In the data that follows, find the line with "4. Data statistics and analysis"; transcribe it, every later line up to the one with "Biomass Refining CAFI", and that line as well, exactly and with no others.

[Transcribed page contents]

Start of Block

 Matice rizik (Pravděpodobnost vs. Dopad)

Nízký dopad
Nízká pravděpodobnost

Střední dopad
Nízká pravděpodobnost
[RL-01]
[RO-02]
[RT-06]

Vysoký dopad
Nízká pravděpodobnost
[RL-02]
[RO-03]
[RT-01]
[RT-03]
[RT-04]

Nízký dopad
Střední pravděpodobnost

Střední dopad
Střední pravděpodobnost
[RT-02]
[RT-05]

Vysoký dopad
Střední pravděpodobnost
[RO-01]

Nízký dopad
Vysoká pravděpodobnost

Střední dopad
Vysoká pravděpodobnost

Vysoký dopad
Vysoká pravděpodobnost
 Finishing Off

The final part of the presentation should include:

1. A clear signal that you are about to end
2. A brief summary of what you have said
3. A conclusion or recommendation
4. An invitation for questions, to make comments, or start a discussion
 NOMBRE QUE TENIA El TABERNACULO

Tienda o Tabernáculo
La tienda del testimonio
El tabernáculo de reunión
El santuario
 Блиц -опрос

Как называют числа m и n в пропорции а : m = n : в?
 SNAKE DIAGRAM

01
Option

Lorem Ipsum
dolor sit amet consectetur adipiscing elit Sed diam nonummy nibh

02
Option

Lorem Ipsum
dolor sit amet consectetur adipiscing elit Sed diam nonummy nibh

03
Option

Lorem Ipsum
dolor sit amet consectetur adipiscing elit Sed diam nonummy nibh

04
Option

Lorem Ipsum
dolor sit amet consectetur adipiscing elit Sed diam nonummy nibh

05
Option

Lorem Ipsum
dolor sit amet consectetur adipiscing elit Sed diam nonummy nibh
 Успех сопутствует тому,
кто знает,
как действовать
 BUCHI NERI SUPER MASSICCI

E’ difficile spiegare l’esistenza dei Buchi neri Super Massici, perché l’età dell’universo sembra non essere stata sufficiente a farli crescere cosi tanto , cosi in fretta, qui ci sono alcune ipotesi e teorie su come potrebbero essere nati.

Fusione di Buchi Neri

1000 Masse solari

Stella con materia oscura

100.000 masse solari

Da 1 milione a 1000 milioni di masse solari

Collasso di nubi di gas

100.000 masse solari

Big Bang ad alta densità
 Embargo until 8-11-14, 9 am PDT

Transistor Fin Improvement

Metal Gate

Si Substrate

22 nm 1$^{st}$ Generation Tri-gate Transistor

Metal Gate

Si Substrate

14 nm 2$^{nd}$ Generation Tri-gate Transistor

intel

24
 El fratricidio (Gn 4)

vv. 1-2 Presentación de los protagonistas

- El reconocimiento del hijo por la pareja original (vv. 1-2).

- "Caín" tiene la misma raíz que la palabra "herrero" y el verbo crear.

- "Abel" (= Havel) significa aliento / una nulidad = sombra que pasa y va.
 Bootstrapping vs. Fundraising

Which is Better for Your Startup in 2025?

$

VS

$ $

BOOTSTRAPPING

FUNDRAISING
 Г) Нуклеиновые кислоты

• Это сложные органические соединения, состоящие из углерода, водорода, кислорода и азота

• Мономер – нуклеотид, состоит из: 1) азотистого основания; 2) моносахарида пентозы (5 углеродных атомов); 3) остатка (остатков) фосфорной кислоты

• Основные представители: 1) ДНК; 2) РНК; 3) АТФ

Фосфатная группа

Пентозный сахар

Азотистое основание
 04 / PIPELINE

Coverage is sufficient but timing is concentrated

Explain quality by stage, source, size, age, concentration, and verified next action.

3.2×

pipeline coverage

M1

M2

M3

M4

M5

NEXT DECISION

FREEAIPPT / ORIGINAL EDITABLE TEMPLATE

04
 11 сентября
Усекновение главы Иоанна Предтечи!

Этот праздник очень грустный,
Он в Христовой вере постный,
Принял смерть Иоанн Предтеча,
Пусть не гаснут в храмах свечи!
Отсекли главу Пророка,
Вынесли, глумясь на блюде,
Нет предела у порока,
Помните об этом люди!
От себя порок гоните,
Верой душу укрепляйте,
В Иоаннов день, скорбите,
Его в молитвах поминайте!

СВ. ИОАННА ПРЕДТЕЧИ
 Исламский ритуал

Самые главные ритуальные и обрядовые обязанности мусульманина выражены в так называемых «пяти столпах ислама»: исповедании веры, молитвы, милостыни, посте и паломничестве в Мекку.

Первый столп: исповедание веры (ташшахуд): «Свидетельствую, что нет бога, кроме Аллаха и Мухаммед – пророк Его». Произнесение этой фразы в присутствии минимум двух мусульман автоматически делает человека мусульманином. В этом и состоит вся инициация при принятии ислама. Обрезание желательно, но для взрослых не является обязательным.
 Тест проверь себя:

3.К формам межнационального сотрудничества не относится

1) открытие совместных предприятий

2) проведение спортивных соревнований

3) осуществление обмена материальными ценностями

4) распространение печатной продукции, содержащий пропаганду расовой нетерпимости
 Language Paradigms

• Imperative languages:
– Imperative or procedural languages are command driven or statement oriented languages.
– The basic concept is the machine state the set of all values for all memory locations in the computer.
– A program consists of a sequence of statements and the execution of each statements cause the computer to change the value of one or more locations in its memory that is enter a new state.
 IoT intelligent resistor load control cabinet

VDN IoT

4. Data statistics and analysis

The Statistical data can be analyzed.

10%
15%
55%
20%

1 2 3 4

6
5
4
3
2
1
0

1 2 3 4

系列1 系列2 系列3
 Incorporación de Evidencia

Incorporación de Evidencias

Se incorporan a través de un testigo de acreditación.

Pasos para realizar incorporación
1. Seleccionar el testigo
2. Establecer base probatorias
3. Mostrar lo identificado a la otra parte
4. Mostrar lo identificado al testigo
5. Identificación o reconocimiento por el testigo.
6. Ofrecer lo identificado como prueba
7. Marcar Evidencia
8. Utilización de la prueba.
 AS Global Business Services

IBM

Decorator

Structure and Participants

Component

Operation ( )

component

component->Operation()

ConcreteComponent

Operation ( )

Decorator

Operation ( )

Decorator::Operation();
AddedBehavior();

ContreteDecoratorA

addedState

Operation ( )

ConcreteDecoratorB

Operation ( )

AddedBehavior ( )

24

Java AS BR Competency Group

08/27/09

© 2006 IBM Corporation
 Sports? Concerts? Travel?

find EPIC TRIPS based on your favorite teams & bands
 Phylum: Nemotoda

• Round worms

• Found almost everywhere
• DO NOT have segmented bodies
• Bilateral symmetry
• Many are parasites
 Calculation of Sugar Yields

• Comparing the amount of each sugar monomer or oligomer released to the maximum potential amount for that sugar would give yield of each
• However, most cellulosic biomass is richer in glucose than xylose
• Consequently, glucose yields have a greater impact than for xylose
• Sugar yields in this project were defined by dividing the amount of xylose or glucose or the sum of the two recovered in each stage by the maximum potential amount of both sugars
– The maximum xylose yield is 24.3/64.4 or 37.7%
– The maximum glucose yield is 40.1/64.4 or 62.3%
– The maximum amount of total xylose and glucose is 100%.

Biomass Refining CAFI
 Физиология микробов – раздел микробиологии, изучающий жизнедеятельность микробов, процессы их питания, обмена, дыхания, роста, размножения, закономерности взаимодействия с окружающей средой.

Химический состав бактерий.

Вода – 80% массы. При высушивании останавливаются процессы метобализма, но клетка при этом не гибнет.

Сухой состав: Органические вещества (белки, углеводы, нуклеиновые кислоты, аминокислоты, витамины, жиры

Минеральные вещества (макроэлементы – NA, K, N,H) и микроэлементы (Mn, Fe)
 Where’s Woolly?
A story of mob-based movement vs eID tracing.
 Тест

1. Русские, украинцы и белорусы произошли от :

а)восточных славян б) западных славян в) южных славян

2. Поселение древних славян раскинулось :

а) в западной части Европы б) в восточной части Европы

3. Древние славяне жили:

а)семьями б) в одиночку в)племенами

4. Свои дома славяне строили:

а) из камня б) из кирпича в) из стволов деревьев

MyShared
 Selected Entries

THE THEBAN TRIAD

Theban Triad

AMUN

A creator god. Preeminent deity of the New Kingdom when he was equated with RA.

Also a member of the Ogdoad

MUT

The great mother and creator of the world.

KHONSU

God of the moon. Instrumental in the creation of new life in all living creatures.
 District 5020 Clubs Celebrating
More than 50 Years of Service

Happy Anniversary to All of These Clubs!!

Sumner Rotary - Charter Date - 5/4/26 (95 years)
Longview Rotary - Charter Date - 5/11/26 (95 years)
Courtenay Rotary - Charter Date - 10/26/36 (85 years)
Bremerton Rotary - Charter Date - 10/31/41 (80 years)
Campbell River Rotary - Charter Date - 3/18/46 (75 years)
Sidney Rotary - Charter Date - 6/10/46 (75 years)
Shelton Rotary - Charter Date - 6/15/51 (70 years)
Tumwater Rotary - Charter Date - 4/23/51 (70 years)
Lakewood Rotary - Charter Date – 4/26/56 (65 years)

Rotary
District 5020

End of Block

_ANSWER BOX_.
4. Data statistics and analysis

The Statistical data can be analyzed.

10%
15%
55%
20%

1 2 3 4

6
5
4
3
2
1
0

1 2 3 4

系列1 系列2 系列3
 Incorporación de Evidencia

Incorporación de Evidencias

Se incorporan a través de un testigo de acreditación.

Pasos para realizar incorporación
1. Seleccionar el testigo
2. Establecer base probatorias
3. Mostrar lo identificado a la otra parte
4. Mostrar lo identificado al testigo
5. Identificación o reconocimiento por el testigo.
6. Ofrecer lo identificado como prueba
7. Marcar Evidencia
8. Utilización de la prueba.
 AS Global Business Services

IBM

Decorator

Structure and Participants

Component

Operation ( )

component

component->Operation()

ConcreteComponent

Operation ( )

Decorator

Operation ( )

Decorator::Operation();
AddedBehavior();

ContreteDecoratorA

addedState

Operation ( )

ConcreteDecoratorB

Operation ( )

AddedBehavior ( )

24

Java AS BR Competency Group

08/27/09

© 2006 IBM Corporation
 Sports? Concerts? Travel?

find EPIC TRIPS based on your favorite teams & bands
 Phylum: Nemotoda

• Round worms

• Found almost everywhere
• DO NOT have segmented bodies
• Bilateral symmetry
• Many are parasites
 Calculation of Sugar Yields

• Comparing the amount of each sugar monomer or oligomer released to the maximum potential amount for that sugar would give yield of each
• However, most cellulosic biomass is richer in glucose than xylose
• Consequently, glucose yields have a greater impact than for xylose
• Sugar yields in this project were defined by dividing the amount of xylose or glucose or the sum of the two recovered in each stage by the maximum potential amount of both sugars
– The maximum xylose yield is 24.3/64.4 or 37.7%
– The maximum glucose yield is 40.1/64.4 or 62.3%
– The maximum amount of total xylose and glucose is 100%.

Biomass Refining CAFI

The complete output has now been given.